Another post, featuring a motionless iguana reluctantly resting on a paved road, was more succinct: “South Florida temperature gauge.”
Falling Iguanas: The Science of the Drop
Green iguanas are cold-blooded reptiles, meaning their internal thermostat depends entirely on the weather. When it’s sunny and 75, they live their best lives, sprawling across seawalls and feasting on nickerbean (AKA gray nicker), the host plant of the endangered Miami blue butterfly. But when the mercury falls below 50 degrees Fahrenheit, it’s game over – or at least a temporary pause. The iguana’s body goes into a cold-induced paralysis, leaving it frozen in place or, more often than one might imagine, falling out of trees.
This phenomenon, known as “cold-stunning,” explains why your backyard may suddenly resemble an iguana obstacle course during a Florida cold snap.
An adult green iguana Photo by Dr. Steve A. Johnson
What Should I Do if I See a Frozen Iguana?
According to the Florida Fish and Wildlife Conservation Commission (FWC), it’s best to let nature take its course. Don’t bring a cold-stunned iguana indoors – it might recover quickly and, once thawed (as it were), might not appreciate your hospitality.
The FWC encourages homeowners to humanely euthanize iguanas on their property, as they’re considered an invasive species. But the agency-specified killing methods [Editor’s note: Don’t say we didn’t warn you] — i.e., a two-step process that requires an air gun or captive bolt, followed by a screwdriver through the skull “using deliberate, multi-directional movement, ensuring destruction of the entire brain” — might not be your idea of a fun cold-weather family activity.
Furthermore, the FWC has declared green iguanas a “Prohibited Species,” banning the sale, breeding, and ownership of new pets with few exceptions.

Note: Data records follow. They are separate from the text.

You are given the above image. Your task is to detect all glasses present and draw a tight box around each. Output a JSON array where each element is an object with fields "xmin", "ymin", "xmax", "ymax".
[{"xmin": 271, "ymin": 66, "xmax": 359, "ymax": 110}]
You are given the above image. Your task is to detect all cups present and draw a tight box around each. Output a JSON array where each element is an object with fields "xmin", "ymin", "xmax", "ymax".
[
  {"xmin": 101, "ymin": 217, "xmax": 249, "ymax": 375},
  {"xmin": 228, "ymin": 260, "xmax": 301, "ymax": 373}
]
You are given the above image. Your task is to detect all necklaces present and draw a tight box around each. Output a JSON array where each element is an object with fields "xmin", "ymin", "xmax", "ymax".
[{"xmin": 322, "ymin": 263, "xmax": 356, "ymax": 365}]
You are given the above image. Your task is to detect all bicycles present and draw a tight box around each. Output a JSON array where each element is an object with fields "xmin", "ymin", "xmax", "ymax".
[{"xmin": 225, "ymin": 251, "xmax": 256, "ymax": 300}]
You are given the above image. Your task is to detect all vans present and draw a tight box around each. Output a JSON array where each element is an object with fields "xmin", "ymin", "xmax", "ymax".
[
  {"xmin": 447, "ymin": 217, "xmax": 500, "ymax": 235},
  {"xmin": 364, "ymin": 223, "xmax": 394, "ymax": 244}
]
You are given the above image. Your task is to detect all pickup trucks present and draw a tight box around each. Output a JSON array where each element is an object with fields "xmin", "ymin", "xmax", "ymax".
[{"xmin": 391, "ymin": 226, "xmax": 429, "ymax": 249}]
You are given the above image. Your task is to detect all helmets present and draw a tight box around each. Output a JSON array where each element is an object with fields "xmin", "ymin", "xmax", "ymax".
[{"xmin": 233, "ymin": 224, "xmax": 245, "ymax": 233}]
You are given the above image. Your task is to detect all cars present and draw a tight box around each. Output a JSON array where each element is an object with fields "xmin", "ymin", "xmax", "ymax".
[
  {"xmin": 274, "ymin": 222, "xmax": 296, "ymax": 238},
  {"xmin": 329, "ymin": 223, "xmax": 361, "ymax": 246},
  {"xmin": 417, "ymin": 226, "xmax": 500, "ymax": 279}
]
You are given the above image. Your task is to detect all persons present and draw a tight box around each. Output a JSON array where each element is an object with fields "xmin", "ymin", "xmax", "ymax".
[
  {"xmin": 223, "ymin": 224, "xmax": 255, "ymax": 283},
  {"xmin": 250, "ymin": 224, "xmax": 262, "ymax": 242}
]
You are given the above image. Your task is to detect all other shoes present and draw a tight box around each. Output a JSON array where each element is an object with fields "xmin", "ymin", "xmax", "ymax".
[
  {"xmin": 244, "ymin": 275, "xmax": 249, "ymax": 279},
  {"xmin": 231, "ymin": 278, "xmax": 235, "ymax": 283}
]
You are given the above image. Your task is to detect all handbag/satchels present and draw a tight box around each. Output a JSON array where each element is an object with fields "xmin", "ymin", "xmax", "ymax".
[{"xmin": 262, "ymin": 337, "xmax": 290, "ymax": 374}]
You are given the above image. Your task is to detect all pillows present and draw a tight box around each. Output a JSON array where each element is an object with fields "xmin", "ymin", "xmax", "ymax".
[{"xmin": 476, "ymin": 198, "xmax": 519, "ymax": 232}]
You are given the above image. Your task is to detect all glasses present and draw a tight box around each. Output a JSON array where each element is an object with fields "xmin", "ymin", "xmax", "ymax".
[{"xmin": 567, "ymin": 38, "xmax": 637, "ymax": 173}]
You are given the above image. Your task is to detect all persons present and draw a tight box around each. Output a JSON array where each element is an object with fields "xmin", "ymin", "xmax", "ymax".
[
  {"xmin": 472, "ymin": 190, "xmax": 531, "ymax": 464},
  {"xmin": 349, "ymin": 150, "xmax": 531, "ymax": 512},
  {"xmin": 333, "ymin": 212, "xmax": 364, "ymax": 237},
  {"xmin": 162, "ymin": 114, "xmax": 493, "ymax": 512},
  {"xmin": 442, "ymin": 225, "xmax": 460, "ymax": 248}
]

Existing pet owners must microchip their iguanas and apply for permits.
A Quirky Florida Reality
While an iguana landing on you might feel like a scene straight out of a cartoon, Zoo Miami communications director Ron Magill says you’re more likely to be bitten by a stray dog. Some unfortunate souls – like the Miami yogi whose savasana was interrupted by a 20-pound green iguana to the noggin – might argue otherwise.
So, as South Floridians look forward to the inevitable (if occasional) winter chill, remember to grab your sweater and keep an eye on the trees because there’s always a chance for a passing cold front to bring scattered iguana showers.